- **GOAL**: Put the lines of the rows below into a JSON list of strings, one string per line, leaving out blank lines. Include everything from the line containing "As featured in" down to the line containing "46344 millimetres", with both of those lines included.

- **TASK INPUTS**:
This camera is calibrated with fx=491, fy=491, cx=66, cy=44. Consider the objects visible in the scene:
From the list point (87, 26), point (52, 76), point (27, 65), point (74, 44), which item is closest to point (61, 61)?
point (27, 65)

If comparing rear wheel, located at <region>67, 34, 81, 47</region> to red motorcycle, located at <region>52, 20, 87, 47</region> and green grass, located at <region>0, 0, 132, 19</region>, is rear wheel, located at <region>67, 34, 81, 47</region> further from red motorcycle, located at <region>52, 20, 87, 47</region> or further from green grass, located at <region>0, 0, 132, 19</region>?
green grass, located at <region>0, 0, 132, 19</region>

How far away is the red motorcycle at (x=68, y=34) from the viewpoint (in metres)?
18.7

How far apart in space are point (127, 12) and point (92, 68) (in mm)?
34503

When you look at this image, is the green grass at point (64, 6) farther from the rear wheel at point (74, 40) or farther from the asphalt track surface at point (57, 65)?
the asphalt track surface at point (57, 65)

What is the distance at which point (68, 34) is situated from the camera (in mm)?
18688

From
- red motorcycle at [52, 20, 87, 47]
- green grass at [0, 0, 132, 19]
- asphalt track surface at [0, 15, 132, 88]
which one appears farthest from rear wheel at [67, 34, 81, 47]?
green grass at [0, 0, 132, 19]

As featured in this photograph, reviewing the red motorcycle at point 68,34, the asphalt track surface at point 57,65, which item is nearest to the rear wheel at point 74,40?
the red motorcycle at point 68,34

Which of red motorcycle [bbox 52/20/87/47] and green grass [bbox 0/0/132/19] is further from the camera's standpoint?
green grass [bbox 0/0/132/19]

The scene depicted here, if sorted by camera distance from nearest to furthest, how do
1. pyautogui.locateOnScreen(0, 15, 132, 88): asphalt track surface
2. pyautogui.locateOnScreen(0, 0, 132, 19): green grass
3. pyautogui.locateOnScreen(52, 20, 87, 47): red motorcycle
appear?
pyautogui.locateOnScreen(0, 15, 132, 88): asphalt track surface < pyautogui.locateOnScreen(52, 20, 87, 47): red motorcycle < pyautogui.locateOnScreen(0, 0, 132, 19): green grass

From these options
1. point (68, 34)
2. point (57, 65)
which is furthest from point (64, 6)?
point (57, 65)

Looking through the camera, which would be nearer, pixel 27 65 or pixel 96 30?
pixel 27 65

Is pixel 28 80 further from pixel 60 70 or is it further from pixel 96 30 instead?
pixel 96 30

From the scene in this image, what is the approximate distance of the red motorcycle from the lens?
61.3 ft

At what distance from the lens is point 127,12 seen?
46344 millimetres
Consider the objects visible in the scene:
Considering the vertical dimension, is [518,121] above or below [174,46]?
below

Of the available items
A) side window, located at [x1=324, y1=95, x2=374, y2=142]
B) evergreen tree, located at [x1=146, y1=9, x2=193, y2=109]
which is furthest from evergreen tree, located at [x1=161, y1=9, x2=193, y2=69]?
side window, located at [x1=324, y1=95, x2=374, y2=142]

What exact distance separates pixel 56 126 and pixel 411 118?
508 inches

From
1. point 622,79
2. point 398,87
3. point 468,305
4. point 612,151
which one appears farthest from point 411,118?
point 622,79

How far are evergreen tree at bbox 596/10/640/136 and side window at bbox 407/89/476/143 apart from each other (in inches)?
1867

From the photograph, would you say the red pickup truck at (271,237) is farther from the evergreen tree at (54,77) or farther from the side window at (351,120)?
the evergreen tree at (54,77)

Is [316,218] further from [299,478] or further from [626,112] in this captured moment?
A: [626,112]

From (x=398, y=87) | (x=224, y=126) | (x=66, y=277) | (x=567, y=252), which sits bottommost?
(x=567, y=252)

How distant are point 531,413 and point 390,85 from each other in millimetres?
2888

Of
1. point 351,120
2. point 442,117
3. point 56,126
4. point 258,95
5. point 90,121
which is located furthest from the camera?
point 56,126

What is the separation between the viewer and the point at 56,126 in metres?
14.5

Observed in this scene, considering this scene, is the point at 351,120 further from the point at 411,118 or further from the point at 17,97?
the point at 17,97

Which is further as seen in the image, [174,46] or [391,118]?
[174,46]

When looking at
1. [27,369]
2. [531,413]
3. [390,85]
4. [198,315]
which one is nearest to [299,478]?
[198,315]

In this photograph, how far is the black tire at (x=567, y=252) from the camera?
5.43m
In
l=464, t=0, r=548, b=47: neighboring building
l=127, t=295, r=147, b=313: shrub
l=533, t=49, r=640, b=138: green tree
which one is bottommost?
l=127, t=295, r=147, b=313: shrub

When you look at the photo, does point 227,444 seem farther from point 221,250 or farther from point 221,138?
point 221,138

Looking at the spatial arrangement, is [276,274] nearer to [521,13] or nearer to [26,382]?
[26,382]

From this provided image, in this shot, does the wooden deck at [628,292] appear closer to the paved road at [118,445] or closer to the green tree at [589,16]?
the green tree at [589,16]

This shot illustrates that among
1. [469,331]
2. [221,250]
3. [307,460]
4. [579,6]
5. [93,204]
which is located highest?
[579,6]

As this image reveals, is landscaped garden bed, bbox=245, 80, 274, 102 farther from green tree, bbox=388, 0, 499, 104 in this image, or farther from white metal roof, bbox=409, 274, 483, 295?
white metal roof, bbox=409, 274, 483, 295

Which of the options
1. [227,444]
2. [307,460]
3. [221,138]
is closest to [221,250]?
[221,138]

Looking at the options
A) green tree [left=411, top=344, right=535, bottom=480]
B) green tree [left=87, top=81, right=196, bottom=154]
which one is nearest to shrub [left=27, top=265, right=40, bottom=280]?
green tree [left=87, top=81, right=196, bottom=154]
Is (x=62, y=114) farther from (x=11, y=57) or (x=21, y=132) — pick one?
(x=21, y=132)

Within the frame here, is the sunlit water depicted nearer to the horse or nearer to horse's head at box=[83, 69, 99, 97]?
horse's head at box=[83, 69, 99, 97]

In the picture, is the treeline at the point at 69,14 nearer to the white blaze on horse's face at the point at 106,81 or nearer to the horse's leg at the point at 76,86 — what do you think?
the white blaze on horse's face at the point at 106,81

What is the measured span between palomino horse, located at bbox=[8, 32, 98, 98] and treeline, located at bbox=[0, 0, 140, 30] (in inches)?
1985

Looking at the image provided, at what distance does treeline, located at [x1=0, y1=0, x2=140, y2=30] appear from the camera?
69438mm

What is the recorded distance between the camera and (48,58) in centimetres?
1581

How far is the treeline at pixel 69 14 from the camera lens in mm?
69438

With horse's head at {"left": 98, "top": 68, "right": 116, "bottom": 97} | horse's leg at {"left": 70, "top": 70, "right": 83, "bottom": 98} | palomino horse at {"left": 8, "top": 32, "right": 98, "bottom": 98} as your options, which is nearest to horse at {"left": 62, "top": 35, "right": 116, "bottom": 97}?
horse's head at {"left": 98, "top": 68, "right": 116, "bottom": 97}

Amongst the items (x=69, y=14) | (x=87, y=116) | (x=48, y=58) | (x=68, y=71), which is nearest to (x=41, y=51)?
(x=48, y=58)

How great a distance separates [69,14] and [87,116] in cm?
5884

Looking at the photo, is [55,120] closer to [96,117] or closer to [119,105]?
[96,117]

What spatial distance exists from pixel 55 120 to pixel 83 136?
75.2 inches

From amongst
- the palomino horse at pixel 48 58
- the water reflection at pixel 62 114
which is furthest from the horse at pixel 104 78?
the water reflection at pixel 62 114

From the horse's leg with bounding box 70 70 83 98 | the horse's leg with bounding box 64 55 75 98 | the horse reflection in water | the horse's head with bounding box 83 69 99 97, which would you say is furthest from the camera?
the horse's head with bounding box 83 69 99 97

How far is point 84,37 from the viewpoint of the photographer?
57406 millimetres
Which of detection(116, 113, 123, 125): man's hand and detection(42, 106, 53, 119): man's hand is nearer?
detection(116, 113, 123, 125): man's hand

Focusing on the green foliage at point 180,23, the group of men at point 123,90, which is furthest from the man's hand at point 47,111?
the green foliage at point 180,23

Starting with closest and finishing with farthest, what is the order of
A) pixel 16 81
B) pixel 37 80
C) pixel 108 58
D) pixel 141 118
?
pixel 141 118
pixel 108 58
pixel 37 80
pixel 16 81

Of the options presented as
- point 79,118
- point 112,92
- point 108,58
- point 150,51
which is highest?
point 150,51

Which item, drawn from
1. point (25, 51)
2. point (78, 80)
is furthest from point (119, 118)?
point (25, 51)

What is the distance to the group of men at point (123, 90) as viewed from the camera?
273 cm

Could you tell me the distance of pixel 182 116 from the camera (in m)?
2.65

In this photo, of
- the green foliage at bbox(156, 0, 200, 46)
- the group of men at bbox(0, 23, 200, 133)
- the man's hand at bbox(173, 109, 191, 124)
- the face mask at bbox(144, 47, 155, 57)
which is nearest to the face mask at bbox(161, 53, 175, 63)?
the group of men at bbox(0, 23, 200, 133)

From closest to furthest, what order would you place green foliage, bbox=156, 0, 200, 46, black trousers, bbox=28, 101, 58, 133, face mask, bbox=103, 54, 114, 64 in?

- **EXERCISE RESULT**:
[
  "As featured in this photograph, reviewing the red motorcycle at point 68,34, the asphalt track surface at point 57,65, which item is nearest to the rear wheel at point 74,40?",
  "the red motorcycle at point 68,34",
  "Which of red motorcycle [bbox 52/20/87/47] and green grass [bbox 0/0/132/19] is further from the camera's standpoint?",
  "green grass [bbox 0/0/132/19]",
  "The scene depicted here, if sorted by camera distance from nearest to furthest, how do",
  "1. pyautogui.locateOnScreen(0, 15, 132, 88): asphalt track surface",
  "2. pyautogui.locateOnScreen(0, 0, 132, 19): green grass",
  "3. pyautogui.locateOnScreen(52, 20, 87, 47): red motorcycle",
  "appear?",
  "pyautogui.locateOnScreen(0, 15, 132, 88): asphalt track surface < pyautogui.locateOnScreen(52, 20, 87, 47): red motorcycle < pyautogui.locateOnScreen(0, 0, 132, 19): green grass",
  "From these options",
  "1. point (68, 34)",
  "2. point (57, 65)",
  "which is furthest from point (64, 6)?",
  "point (57, 65)",
  "Looking through the camera, which would be nearer, pixel 27 65 or pixel 96 30?",
  "pixel 27 65",
  "Is pixel 28 80 further from pixel 60 70 or is it further from pixel 96 30 instead?",
  "pixel 96 30",
  "From the scene in this image, what is the approximate distance of the red motorcycle from the lens?",
  "61.3 ft",
  "At what distance from the lens is point 127,12 seen?",
  "46344 millimetres"
]